Celine Adair, our own co-founder and director of operations, has been recognized with a Women of Achievement Award for her work in social justice, presented earlier this week by the YWCA Lower Cape Fear.
The award ceremony — held each year since 1985 — is the YWCA’s signature fundraiser to recognize and celebrate the accomplishments of women and young leaders in southeastern North Carolina. Celine joins more than 300 other women leaders who have achieved this status over the past three-plus decades.
The YWCA organization’s programs and services promote racial justice and gender equity for thousands of women, children and their families in the Lower Cape Fear region, which is home to The National Center for Outdoor & Adventure Education’s world headquarters. This year, 56 nominees demonstrated excellence and commitment in their careers, schools and communities, with the adult women nominees separated into nine categories.
The group determined that Celine’s background and accomplishments make her the perfect model and mentor to represent social justice for women — and especially young people — in that particular category.
This lifelong enthusiasm for working with women, children and teens began immediately after high school, when Celine discovered a love for backpacking and rock climbing that came as the result of a North Carolina camp program that particular summer. In fact, the young Celine said she knew her life’s work would be in outdoor and experiential education well before she returned home and unpacked her knapsack.
Later, Celine discovered she could use the transformative power of the outdoors to assist young people challenge themselves to overcome self-doubt and loss. With that at the top of her mind, this young outdoorswoman earned a bachelor’s degree in Therapeutic Uses of the Wilderness Experience from Prescott College, and later, a master’s degree in Marriage and Family Therapy from Argosy University.
With her newfound therapeutic training and an enthusiasm for working with children and teens, Celine rose through the ranks to become the clinical supervisor of a homeless shelter for displaced children and youth. Supervising a residential staff of 15, she provided individual and family therapy for shelter residents and their families and responded to crises that often arise in such an environment.
Fast-forward two decades and Celine — along with husband Zac Adair — became co-founders of NCOAE. Our Education Without Walls program, which falls under Celine’s purview, serves hundreds of local students and their families who live in poverty and suffer from the impact of homelessness.
It is through this program that Celine was able to help a single mom whose child was in our outdoor program by finding her full-time employment. She also connected another student to free tutoring, which enabled him graduate from high school on time.
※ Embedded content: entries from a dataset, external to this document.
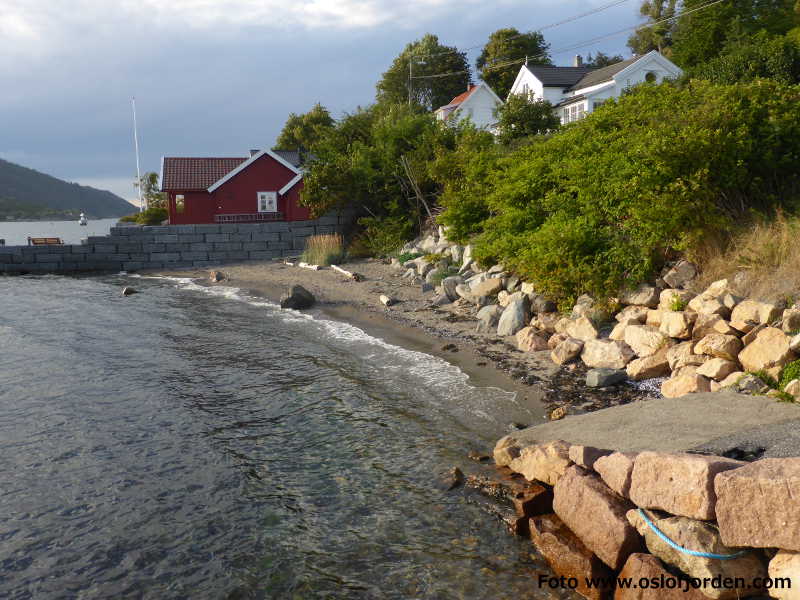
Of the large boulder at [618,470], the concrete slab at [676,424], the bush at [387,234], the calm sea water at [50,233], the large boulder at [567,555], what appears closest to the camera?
the large boulder at [567,555]

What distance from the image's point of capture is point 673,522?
16.4 ft

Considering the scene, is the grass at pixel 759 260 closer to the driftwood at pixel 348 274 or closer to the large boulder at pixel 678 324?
the large boulder at pixel 678 324

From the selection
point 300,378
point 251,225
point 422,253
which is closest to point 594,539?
point 300,378

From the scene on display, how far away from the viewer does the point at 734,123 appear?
11.5 meters

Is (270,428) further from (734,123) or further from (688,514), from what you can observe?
(734,123)

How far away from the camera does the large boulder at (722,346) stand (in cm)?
884

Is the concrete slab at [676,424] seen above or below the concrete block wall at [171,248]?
below

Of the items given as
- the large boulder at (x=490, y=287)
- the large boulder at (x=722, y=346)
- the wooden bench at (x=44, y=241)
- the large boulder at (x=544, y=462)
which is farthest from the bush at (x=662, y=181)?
the wooden bench at (x=44, y=241)

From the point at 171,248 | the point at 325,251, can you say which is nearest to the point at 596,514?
the point at 325,251

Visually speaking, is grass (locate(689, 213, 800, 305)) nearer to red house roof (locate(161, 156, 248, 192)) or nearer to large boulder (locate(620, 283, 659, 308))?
large boulder (locate(620, 283, 659, 308))

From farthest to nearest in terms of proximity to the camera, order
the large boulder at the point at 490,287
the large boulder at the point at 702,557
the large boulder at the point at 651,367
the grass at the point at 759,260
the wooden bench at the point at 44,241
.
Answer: the wooden bench at the point at 44,241 → the large boulder at the point at 490,287 → the large boulder at the point at 651,367 → the grass at the point at 759,260 → the large boulder at the point at 702,557

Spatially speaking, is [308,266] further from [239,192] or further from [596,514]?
[596,514]

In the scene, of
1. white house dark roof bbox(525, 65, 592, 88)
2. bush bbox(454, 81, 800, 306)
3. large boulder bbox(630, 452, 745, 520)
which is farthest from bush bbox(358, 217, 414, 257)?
white house dark roof bbox(525, 65, 592, 88)

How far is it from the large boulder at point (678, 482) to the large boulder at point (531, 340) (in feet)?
21.6
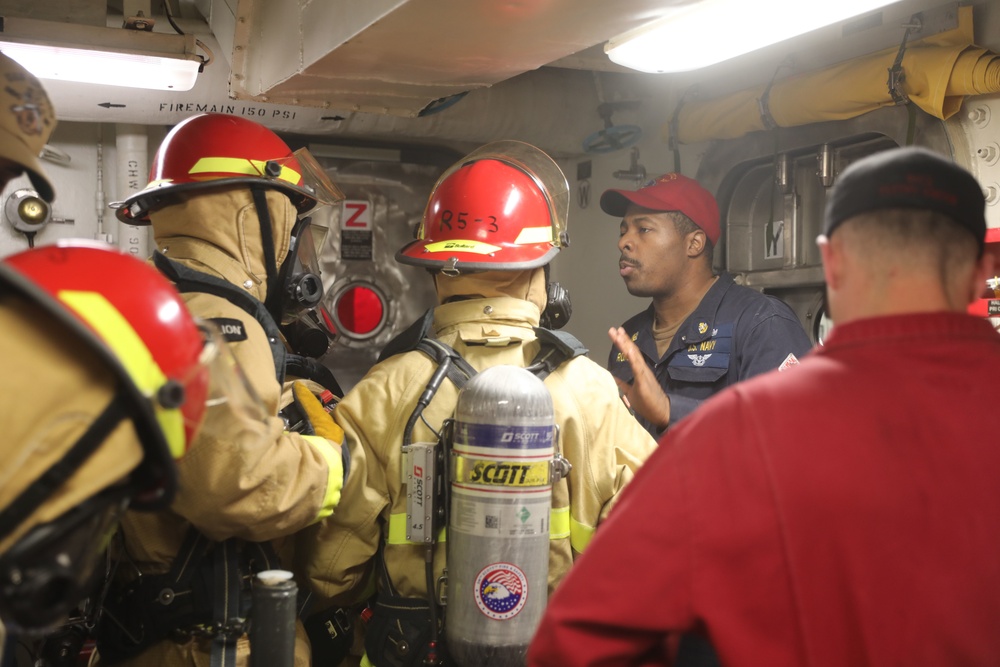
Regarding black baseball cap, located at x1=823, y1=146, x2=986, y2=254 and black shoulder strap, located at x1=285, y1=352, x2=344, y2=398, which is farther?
black shoulder strap, located at x1=285, y1=352, x2=344, y2=398

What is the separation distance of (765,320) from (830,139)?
878mm

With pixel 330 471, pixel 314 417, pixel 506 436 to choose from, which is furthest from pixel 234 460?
pixel 506 436

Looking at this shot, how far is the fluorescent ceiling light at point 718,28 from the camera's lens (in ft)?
8.62

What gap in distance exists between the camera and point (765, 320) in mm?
3873

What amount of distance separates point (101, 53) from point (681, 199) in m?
2.57

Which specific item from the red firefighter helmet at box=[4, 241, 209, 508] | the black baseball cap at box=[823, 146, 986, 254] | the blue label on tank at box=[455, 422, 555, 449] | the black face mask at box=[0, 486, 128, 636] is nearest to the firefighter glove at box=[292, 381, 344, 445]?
the blue label on tank at box=[455, 422, 555, 449]

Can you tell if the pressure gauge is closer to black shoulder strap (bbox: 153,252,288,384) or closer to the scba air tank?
the scba air tank

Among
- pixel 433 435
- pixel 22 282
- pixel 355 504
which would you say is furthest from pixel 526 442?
pixel 22 282

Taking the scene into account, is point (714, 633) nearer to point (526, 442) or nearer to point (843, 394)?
point (843, 394)

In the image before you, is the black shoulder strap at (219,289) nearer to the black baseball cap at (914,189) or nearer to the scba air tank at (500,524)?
the scba air tank at (500,524)

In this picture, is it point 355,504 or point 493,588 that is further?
point 355,504

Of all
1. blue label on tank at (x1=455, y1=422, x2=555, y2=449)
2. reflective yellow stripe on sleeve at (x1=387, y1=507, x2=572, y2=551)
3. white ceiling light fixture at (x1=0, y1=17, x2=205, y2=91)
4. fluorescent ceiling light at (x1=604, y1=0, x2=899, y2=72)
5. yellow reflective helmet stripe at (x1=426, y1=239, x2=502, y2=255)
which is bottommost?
reflective yellow stripe on sleeve at (x1=387, y1=507, x2=572, y2=551)

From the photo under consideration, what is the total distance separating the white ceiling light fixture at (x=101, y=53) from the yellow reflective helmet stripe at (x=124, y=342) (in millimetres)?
2417

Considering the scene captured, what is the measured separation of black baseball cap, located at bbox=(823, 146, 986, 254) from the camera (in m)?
1.48
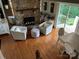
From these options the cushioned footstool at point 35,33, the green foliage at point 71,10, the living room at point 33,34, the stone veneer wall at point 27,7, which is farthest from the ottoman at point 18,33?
the green foliage at point 71,10

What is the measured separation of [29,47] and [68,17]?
2801 millimetres

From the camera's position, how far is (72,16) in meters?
6.16

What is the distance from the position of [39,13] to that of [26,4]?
97 cm

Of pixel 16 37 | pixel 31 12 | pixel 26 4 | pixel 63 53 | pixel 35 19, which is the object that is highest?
pixel 26 4

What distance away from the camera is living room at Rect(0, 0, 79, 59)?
4.57 metres

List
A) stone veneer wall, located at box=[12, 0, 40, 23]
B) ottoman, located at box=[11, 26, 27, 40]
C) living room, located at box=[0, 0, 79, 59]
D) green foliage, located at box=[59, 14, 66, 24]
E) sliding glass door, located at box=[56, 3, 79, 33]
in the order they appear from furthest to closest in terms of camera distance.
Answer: green foliage, located at box=[59, 14, 66, 24]
stone veneer wall, located at box=[12, 0, 40, 23]
sliding glass door, located at box=[56, 3, 79, 33]
ottoman, located at box=[11, 26, 27, 40]
living room, located at box=[0, 0, 79, 59]

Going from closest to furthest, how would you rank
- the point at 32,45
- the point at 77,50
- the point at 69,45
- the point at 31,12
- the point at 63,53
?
1. the point at 77,50
2. the point at 69,45
3. the point at 63,53
4. the point at 32,45
5. the point at 31,12

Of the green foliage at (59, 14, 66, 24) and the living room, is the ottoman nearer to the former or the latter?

In addition, Celine has facilitated countless meetings for families both at NCOAE and in her previous positions at other local nonprofits that resulted in kids who are now better prepared for adulthood and families that are stronger and more cohesive. In between such personal projects, Celine took it upon herself to write dozens of letters of recommendation to colleges, touting the attributes of students who participate in our Education Without Walls program.
Locally, Celine has been active on several boards in the Wilmington area, including the Tri-County Interagency Council on Homelessness and the Community Child Protection Team. She also developed the Women’s Wilderness Initiative — a weeklong outdoor adventure offered by NCOAE tailored for women who are not regular backpackers and rafters. The purpose of this initiative is help women connect with nature, with each other, and with themselves. This program uses NCOAE’s core curriculum to foster bonding between women and to develop confidence in themselves.
To place an emphasis on eliminating racism and cultural humility, Celine developed educational lessons with titles such as “The Bystander,” “Stereotypes,” and “Critical Thinking.” The curriculum she developed for NCOAE invites program participants to examine themselves and their personal worldview with objectivity and empathy. In fact, the program requires students to cultivate a new way of seeing and participating in the world. It is a means of leaving room for others’ opinions — to transfer the values and skills learned in the backcountry to real-life situations in the students’ own communities.
We’re certainly proud of Celine’s accomplishments and her latest public accolade. So if you happen to spot her on the NCOAE campus or in the backcountry, you might want to give her a thumb’s up. She deserves it.